• [The task] With images removed, transcribe each record exactly as it appears.

• [Data excerpts]
***

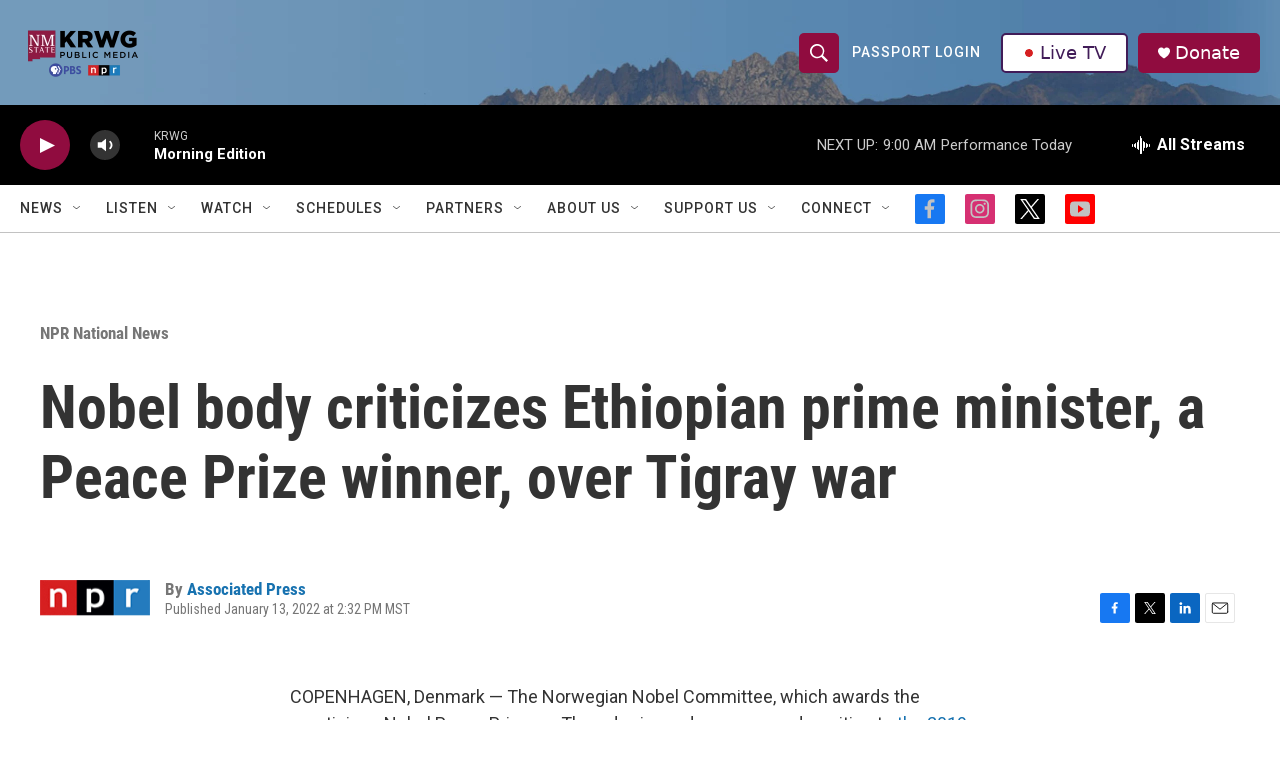

--- FILE ---
content_type: text/html; charset=utf-8
request_url: https://www.google.com/recaptcha/api2/aframe
body_size: -128
content:
<!DOCTYPE HTML><html><head><meta http-equiv="content-type" content="text/html; charset=UTF-8"></head><body><script nonce="0fe6OkC2R1KZTCWZkBFXbw">/** Anti-fraud and anti-abuse applications only. See google.com/recaptcha */ try{var clients={'sodar':'https://pagead2.googlesyndication.com/pagead/sodar?'};window.addEventListener("message",function(a){try{if(a.source===window.parent){var b=JSON.parse(a.data);var c=clients[b['id']];if(c){var d=document.createElement('img');d.src=c+b['params']+'&rc='+(localStorage.getItem("rc::a")?sessionStorage.getItem("rc::b"):"");window.document.body.appendChild(d);sessionStorage.setItem("rc::e",parseInt(sessionStorage.getItem("rc::e")||0)+1);localStorage.setItem("rc::h",'1769526941432');}}}catch(b){}});window.parent.postMessage("_grecaptcha_ready", "*");}catch(b){}</script></body></html>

***

• [Finished task]
--- FILE ---
content_type: text/html; charset=utf-8
request_url: https://www.google.com/recaptcha/api2/aframe
body_size: -128
content:
<!DOCTYPE HTML><html><head><meta http-equiv="content-type" content="text/html; charset=UTF-8"></head><body><script nonce="0fe6OkC2R1KZTCWZkBFXbw">/** Anti-fraud and anti-abuse applications only. See google.com/recaptcha */ try{var clients={'sodar':'https://pagead2.googlesyndication.com/pagead/sodar?'};window.addEventListener("message",function(a){try{if(a.source===window.parent){var b=JSON.parse(a.data);var c=clients[b['id']];if(c){var d=document.createElement('img');d.src=c+b['params']+'&rc='+(localStorage.getItem("rc::a")?sessionStorage.getItem("rc::b"):"");window.document.body.appendChild(d);sessionStorage.setItem("rc::e",parseInt(sessionStorage.getItem("rc::e")||0)+1);localStorage.setItem("rc::h",'1769526941432');}}}catch(b){}});window.parent.postMessage("_grecaptcha_ready", "*");}catch(b){}</script></body></html>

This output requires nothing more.